# TEXT EXCERPT
________________________________________
Through a network of national market surveillance authorities, the Regulation aims to strengthen the control requirements for these products circulating in the EU market. It intends to ensure their conformity and safety for European consumers and create better conditions for fair competition.
The approach behind the text is the result of the rapidly changing characteristics of modern supply chains, increasingly based on e-commerce and online. Until now, consumers were considered the importers of the products they bought online and were therefore legally responsible for their compliance with EU safety standards, even though they had no technical qualification to do so.
The EU Market Surveillance Regulation attempts to put an end to this legal loophole. It defines the concept of “economic operator” and requires non-EU manufacturers who want to sell their products in the EU to mandate one. This economic operator will then act as a contact point and will be responsible for ensuring that the manufacturer’s product complies with all necessary EU requirements.
The new Regulation also seeks to strengthen controls on products entering the EU as well as market surveillance mechanisms within EU’s borders. The system should allow for the smooth exchange of information for the responsible authorities.
TIC Council considers that the new Regulation has created a modern and unified legal framework necessary for market surveillance among EU Member States. However, we have also identified several issues that hamper its potential to become the cornerstone of a truly effective market surveillance system.
Our biggest concern is that national market surveillance authorities remain responsible for monitoring samples of products on the market and identifying those that are not compliant. These authorities suffer from a lack of guidelines, funds and resources. This prevents them from carrying out their tasks properly and consistently.
Consequently, inconsistencies remain between national authorities, both in the scope of their activities and in the frequency of checks, which undermine the credibility of the internal market and its ability to function correctly.
________________________________________
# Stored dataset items
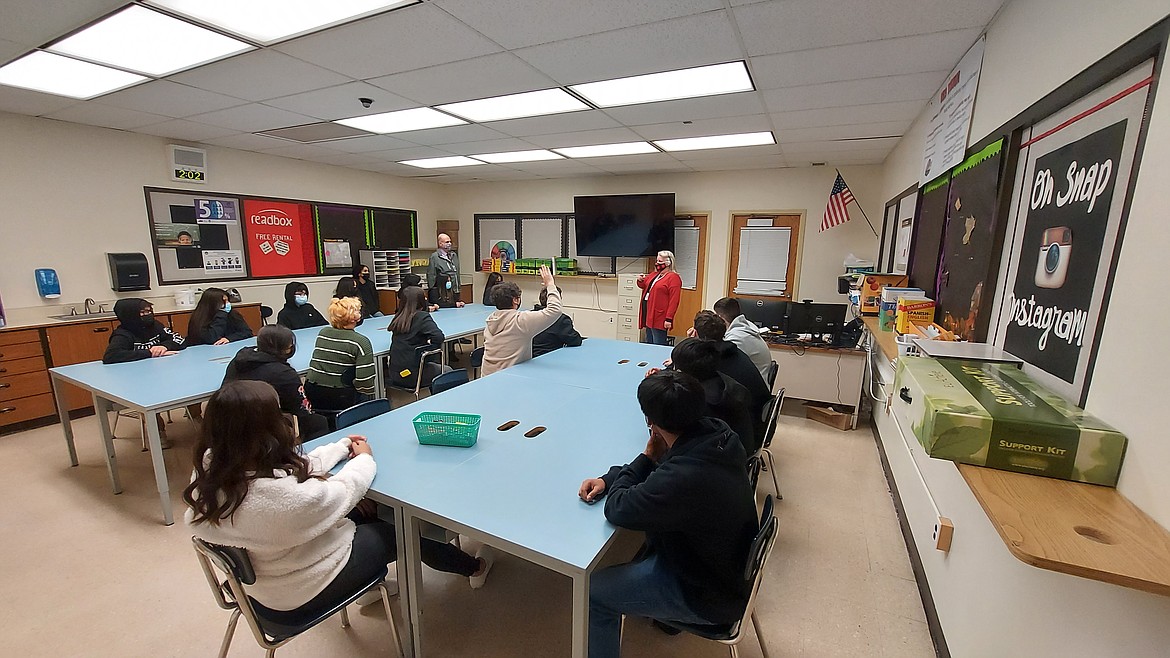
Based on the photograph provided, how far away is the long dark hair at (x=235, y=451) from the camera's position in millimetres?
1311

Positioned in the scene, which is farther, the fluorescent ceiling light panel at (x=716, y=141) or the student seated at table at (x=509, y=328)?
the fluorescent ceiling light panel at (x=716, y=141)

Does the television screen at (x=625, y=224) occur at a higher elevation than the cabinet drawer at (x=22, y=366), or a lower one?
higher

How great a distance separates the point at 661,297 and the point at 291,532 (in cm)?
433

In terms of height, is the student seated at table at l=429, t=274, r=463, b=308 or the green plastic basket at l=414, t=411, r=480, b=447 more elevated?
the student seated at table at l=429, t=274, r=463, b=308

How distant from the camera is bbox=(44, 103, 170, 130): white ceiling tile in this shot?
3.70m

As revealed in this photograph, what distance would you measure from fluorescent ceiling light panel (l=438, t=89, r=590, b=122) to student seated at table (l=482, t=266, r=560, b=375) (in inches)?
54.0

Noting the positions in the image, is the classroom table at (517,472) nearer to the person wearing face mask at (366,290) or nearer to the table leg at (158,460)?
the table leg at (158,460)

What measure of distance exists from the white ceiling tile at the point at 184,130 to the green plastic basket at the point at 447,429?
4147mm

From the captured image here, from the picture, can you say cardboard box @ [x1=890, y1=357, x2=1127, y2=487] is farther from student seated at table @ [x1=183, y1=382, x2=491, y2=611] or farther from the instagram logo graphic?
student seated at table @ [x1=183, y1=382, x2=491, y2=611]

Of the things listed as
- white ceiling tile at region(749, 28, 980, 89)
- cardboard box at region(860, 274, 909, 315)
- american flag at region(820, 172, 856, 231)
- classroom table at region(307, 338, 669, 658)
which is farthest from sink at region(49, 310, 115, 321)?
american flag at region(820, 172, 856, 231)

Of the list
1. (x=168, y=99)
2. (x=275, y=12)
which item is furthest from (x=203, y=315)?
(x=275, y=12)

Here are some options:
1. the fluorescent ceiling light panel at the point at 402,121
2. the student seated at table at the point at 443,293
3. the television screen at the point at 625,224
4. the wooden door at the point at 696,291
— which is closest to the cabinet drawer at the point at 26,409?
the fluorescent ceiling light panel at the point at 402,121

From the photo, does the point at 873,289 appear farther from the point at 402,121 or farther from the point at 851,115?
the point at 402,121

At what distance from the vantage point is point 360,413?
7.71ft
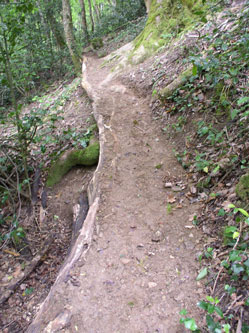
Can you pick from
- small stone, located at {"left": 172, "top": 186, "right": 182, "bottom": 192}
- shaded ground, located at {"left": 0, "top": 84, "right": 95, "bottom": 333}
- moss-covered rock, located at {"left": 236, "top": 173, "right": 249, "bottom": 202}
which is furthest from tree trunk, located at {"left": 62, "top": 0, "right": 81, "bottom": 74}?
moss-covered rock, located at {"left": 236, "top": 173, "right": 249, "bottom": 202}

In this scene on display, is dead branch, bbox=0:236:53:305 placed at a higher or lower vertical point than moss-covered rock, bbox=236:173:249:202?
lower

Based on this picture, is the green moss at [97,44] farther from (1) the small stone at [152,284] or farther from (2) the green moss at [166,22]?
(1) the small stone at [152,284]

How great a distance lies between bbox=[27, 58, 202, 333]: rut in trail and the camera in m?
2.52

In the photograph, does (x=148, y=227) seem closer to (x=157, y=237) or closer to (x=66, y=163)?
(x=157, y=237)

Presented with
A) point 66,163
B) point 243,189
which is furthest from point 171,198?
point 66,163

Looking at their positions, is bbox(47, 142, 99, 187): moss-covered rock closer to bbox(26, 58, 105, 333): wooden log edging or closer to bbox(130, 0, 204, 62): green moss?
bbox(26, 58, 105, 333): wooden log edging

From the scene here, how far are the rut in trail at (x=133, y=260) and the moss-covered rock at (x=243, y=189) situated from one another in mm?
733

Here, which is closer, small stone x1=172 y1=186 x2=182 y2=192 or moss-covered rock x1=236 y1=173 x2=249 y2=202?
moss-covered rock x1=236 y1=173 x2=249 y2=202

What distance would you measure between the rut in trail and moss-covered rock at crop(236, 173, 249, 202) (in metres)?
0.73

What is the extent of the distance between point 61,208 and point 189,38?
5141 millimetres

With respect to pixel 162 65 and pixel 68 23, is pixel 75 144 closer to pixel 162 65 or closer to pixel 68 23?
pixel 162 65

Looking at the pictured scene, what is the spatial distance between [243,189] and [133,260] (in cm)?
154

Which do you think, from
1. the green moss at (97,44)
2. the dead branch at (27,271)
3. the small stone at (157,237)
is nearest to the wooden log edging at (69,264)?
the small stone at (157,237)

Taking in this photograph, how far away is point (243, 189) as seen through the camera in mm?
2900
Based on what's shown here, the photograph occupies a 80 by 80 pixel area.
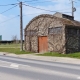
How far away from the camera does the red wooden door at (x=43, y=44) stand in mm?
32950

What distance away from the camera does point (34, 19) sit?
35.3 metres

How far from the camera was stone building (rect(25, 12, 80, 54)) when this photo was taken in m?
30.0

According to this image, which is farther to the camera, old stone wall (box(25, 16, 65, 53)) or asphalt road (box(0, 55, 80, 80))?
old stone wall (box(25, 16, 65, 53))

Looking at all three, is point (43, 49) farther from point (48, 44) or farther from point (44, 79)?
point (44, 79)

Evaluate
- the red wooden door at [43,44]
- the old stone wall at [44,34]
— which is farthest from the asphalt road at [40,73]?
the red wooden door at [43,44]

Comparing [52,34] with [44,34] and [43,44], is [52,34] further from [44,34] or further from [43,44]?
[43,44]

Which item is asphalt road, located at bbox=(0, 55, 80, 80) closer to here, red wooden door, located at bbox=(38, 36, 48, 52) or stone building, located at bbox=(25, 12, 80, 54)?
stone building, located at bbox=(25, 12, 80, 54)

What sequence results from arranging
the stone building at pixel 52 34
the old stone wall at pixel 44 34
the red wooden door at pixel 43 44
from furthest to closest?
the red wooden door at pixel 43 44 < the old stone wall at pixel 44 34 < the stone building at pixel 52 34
________________________________________
# PROBLEM STATEMENT
Reproduce the passage on the EU Market Surveillance Regulation word for word, in full. The entries have no connection to the passage on the EU Market Surveillance Regulation.

# OUTPUT OF THE TASK
Through a network of national market surveillance authorities, the Regulation aims to strengthen the control requirements for these products circulating in the EU market. It intends to ensure their conformity and safety for European consumers and create better conditions for fair competition.
The approach behind the text is the result of the rapidly changing characteristics of modern supply chains, increasingly based on e-commerce and online. Until now, consumers were considered the importers of the products they bought online and were therefore legally responsible for their compliance with EU safety standards, even though they had no technical qualification to do so.
The EU Market Surveillance Regulation attempts to put an end to this legal loophole. It defines the concept of “economic operator” and requires non-EU manufacturers who want to sell their products in the EU to mandate one. This economic operator will then act as a contact point and will be responsible for ensuring that the manufacturer’s product complies with all necessary EU requirements.
The new Regulation also seeks to strengthen controls on products entering the EU as well as market surveillance mechanisms within EU’s borders. The system should allow for the smooth exchange of information for the responsible authorities.
TIC Council considers that the new Regulation has created a modern and unified legal framework necessary for market surveillance among EU Member States. However, we have also identified several issues that hamper its potential to become the cornerstone of a truly effective market surveillance system.
Our biggest concern is that national market surveillance authorities remain responsible for monitoring samples of products on the market and identifying those that are not compliant. These authorities suffer from a lack of guidelines, funds and resources. This prevents them from carrying out their tasks properly and consistently.
Consequently, inconsistencies remain between national authorities, both in the scope of their activities and in the frequency of checks, which undermine the credibility of the internal market and its ability to function correctly.